# Task requirements
Each line in the entries that has the word "thrips" has to be copied.
Segment Start: Information provided
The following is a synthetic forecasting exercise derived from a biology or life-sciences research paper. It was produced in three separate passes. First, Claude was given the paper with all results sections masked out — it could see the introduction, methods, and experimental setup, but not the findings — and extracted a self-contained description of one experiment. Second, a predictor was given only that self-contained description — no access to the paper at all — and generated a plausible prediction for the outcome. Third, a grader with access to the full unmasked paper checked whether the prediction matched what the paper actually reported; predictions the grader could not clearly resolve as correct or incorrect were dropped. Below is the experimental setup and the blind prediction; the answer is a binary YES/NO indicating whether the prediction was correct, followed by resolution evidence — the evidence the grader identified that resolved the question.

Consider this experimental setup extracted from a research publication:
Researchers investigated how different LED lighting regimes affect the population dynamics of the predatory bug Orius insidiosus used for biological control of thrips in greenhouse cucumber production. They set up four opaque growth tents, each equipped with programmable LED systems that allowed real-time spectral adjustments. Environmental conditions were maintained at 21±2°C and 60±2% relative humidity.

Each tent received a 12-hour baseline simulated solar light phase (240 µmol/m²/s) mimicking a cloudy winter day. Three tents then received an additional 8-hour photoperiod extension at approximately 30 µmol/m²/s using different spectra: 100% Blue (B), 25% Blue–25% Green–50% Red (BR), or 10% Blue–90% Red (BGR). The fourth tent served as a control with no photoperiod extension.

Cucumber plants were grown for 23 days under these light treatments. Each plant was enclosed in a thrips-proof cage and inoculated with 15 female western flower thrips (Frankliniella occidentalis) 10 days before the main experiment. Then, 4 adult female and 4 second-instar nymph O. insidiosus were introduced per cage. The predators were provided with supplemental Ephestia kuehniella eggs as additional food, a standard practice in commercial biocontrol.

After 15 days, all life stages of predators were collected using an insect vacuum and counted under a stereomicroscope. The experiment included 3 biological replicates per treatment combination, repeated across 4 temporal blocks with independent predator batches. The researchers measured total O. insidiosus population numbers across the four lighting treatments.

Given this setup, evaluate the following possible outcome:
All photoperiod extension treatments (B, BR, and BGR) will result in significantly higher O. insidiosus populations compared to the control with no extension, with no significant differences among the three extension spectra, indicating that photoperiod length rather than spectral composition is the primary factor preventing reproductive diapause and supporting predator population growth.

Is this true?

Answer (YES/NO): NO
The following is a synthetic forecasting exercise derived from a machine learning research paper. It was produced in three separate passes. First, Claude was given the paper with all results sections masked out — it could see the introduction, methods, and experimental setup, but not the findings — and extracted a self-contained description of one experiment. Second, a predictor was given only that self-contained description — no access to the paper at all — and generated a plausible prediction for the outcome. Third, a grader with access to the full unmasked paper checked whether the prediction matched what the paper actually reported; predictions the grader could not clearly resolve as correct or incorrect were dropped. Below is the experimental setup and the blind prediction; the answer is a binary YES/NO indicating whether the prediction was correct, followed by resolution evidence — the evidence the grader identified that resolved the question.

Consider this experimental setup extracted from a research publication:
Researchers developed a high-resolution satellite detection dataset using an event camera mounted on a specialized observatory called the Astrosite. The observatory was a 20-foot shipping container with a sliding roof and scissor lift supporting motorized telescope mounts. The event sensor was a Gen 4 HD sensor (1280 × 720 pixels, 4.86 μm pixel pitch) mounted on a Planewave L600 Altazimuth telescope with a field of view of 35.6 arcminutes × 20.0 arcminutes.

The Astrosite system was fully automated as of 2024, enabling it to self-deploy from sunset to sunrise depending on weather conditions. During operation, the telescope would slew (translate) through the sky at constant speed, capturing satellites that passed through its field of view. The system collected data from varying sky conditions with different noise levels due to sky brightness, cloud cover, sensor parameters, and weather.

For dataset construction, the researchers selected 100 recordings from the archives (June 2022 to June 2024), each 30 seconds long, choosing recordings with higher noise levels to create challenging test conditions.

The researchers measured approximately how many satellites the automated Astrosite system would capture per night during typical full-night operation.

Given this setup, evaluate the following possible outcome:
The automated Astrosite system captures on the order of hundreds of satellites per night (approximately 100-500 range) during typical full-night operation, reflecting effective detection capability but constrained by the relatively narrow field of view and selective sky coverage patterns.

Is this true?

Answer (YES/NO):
Segment End: Information provided
# Your solution
Researchers investigated how different LED lighting regimes affect the population dynamics of the predatory bug Orius insidiosus used for biological control of thrips in greenhouse cucumber production. They set up four opaque growth tents, each equipped with programmable LED systems that allowed real-time spectral adjustments. Environmental conditions were maintained at 21±2°C and 60±2% relative humidity.
Cucumber plants were grown for 23 days under these light treatments. Each plant was enclosed in a thrips-proof cage and inoculated with 15 female western flower thrips (Frankliniella occidentalis) 10 days before the main experiment. Then, 4 adult female and 4 second-instar nymph O. insidiosus were introduced per cage. The predators were provided with supplemental Ephestia kuehniella eggs as additional food, a standard practice in commercial biocontrol.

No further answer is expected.